**Document excerpt:**
────────────────────────────────────────

Yesterday, Vidit Bhargava, developer of the award-winning dictionary app LookUp, wrote on his blog about the way he hand-makes each piece of artwork that accompanies the app’s Word of the Day. While revealing that he has employed this practice every day for an astonishing 10 years, Vidit talked about how each image is made from scratch as an illustration or using photography that he shoots specifically for the design:
Each Word of the Day has been illustrated with care, crafting digital illustrations, picking the right typography that conveys the right emotion.
Some words contain images, these images are painstakingly shot, edited and crafted into a Word of the Day graphic by me.
I’ve noticed before that each Word of the Day image in LookUp seemed unique, but I assumed Vidit was using stock imagery and illustrations as a starting point. The revelation that he is creating these from scratch every single day was incredible and gave me a whole new level of respect for the developer.
The idea of AI-generated art (specifically art that is wholly generated from scratch by LLMs) is something that really sticks in my throat – never more so than with the recent rip-off of the beautiful, hand-drawn Studio Ghibli films by OpenAI. Conversely, Vidit’s work shows passion and originality.
To quote Vidit, “Real art takes time, effort and perseverance. The process is what makes it valuable.”

────────────────────────────────────────

Collected data entries

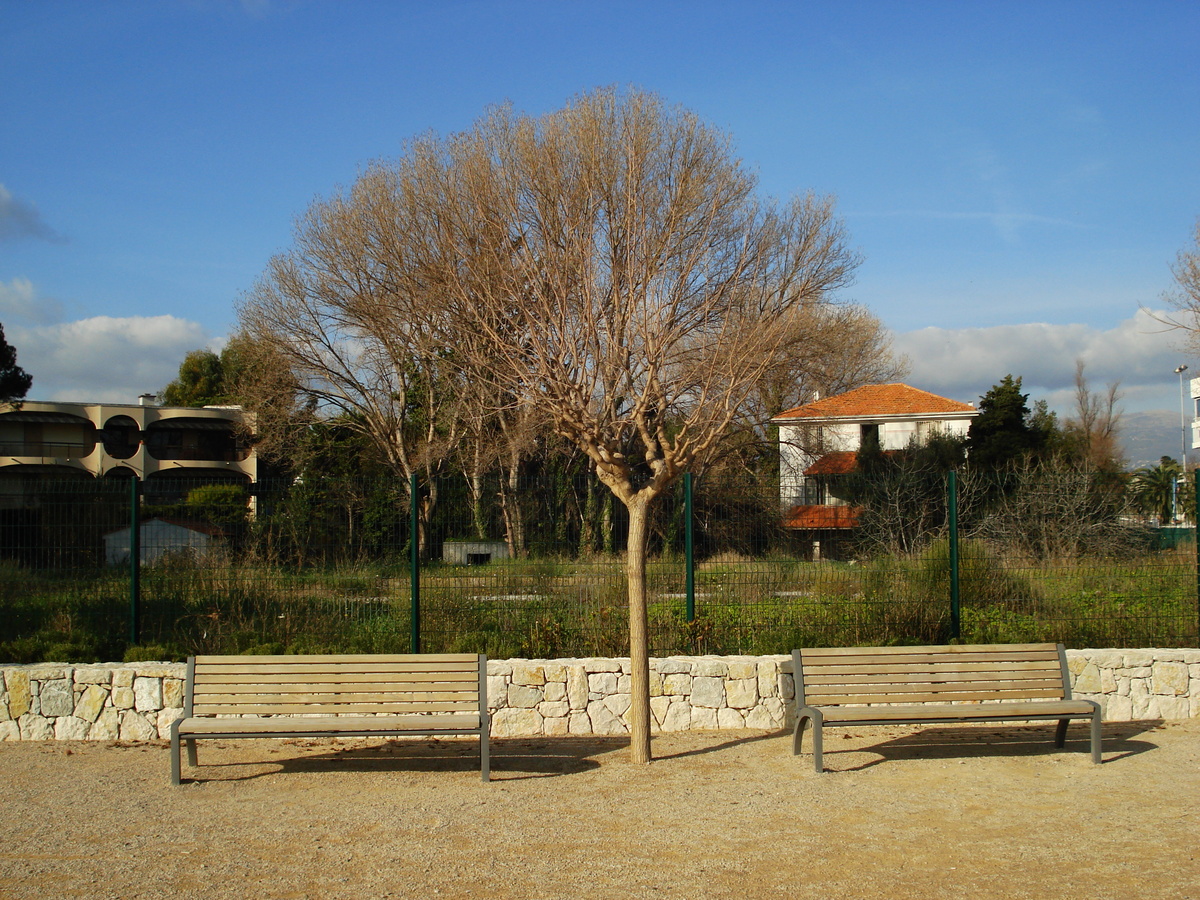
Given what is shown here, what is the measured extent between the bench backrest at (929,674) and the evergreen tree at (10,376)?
96.2 feet

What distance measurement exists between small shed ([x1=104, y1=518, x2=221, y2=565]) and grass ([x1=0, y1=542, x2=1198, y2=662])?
13cm

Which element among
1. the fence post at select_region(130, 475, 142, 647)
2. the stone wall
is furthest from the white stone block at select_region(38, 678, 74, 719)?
the fence post at select_region(130, 475, 142, 647)

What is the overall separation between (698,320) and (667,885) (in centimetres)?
1718

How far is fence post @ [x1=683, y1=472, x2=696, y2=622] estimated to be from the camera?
8.78m

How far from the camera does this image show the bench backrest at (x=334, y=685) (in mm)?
6781

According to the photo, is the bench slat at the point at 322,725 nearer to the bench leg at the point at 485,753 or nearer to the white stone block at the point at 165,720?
the bench leg at the point at 485,753

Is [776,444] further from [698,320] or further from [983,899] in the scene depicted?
[983,899]

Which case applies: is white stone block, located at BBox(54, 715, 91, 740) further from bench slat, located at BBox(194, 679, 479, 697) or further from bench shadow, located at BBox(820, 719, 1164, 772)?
bench shadow, located at BBox(820, 719, 1164, 772)

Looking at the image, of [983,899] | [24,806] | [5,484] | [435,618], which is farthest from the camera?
[5,484]

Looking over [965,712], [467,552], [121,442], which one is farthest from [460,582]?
[121,442]

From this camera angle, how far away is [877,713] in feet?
22.3

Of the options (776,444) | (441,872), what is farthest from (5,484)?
(776,444)

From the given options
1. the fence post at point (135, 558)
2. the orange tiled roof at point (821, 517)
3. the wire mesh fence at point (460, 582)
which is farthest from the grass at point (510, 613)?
the orange tiled roof at point (821, 517)

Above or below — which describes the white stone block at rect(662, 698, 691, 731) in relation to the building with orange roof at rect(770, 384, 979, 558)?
below
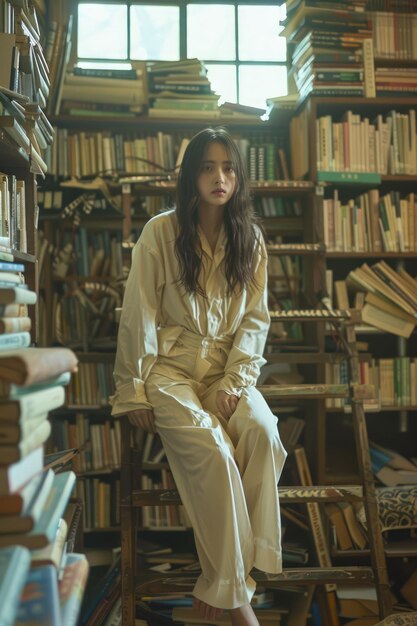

────────────────────────────────────────

**What this task involves:**
From the piece on LookUp's Word of the Day artwork, extract the passage word for word, beginning at the words "Yesterday, Vidit Bhargava, developer" and stopping after "graphic by me.".

**Task answer:**
Yesterday, Vidit Bhargava, developer of the award-winning dictionary app LookUp, wrote on his blog about the way he hand-makes each piece of artwork that accompanies the app’s Word of the Day. While revealing that he has employed this practice every day for an astonishing 10 years, Vidit talked about how each image is made from scratch as an illustration or using photography that he shoots specifically for the design:
Each Word of the Day has been illustrated with care, crafting digital illustrations, picking the right typography that conveys the right emotion.
Some words contain images, these images are painstakingly shot, edited and crafted into a Word of the Day graphic by me.